# Directions:
An exact copy of every entry below is needed.

# Source material:
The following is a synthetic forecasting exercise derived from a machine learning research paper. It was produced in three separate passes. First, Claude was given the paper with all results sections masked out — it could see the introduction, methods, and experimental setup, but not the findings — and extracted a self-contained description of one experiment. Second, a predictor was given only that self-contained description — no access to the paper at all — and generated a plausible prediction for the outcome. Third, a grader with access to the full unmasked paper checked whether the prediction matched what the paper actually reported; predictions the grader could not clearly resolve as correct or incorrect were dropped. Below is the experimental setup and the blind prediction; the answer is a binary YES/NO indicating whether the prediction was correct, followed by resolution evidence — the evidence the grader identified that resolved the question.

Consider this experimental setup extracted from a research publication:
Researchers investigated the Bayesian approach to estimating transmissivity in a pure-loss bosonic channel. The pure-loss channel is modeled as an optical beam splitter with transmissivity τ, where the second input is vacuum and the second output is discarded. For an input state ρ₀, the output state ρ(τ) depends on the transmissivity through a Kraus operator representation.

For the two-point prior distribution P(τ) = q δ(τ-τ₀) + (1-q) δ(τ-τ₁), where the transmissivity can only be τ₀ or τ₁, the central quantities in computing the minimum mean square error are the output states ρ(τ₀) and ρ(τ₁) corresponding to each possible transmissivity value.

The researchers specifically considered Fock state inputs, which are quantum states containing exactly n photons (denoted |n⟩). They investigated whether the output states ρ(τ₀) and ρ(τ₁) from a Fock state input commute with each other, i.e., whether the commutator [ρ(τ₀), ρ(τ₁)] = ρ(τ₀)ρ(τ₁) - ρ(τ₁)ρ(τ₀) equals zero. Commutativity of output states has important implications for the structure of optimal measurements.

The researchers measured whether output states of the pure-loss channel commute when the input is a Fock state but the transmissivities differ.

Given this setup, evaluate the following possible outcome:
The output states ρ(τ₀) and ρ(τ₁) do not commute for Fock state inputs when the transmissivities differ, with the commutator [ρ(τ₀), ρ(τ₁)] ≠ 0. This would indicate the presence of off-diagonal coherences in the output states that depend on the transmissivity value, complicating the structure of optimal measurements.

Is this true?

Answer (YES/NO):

# Answer for the task:
The following is a synthetic forecasting exercise derived from a machine learning research paper. It was produced in three separate passes. First, Claude was given the paper with all results sections masked out — it could see the introduction, methods, and experimental setup, but not the findings — and extracted a self-contained description of one experiment. Second, a predictor was given only that self-contained description — no access to the paper at all — and generated a plausible prediction for the outcome. Third, a grader with access to the full unmasked paper checked whether the prediction matched what the paper actually reported; predictions the grader could not clearly resolve as correct or incorrect were dropped. Below is the experimental setup and the blind prediction; the answer is a binary YES/NO indicating whether the prediction was correct, followed by resolution evidence — the evidence the grader identified that resolved the question.

Consider this experimental setup extracted from a research publication:
Researchers investigated the Bayesian approach to estimating transmissivity in a pure-loss bosonic channel. The pure-loss channel is modeled as an optical beam splitter with transmissivity τ, where the second input is vacuum and the second output is discarded. For an input state ρ₀, the output state ρ(τ) depends on the transmissivity through a Kraus operator representation.

For the two-point prior distribution P(τ) = q δ(τ-τ₀) + (1-q) δ(τ-τ₁), where the transmissivity can only be τ₀ or τ₁, the central quantities in computing the minimum mean square error are the output states ρ(τ₀) and ρ(τ₁) corresponding to each possible transmissivity value.

The researchers specifically considered Fock state inputs, which are quantum states containing exactly n photons (denoted |n⟩). They investigated whether the output states ρ(τ₀) and ρ(τ₁) from a Fock state input commute with each other, i.e., whether the commutator [ρ(τ₀), ρ(τ₁)] = ρ(τ₀)ρ(τ₁) - ρ(τ₁)ρ(τ₀) equals zero. Commutativity of output states has important implications for the structure of optimal measurements.

The researchers measured whether output states of the pure-loss channel commute when the input is a Fock state but the transmissivities differ.

Given this setup, evaluate the following possible outcome:
The output states ρ(τ₀) and ρ(τ₁) do not commute for Fock state inputs when the transmissivities differ, with the commutator [ρ(τ₀), ρ(τ₁)] ≠ 0. This would indicate the presence of off-diagonal coherences in the output states that depend on the transmissivity value, complicating the structure of optimal measurements.

Is this true?

Answer (YES/NO):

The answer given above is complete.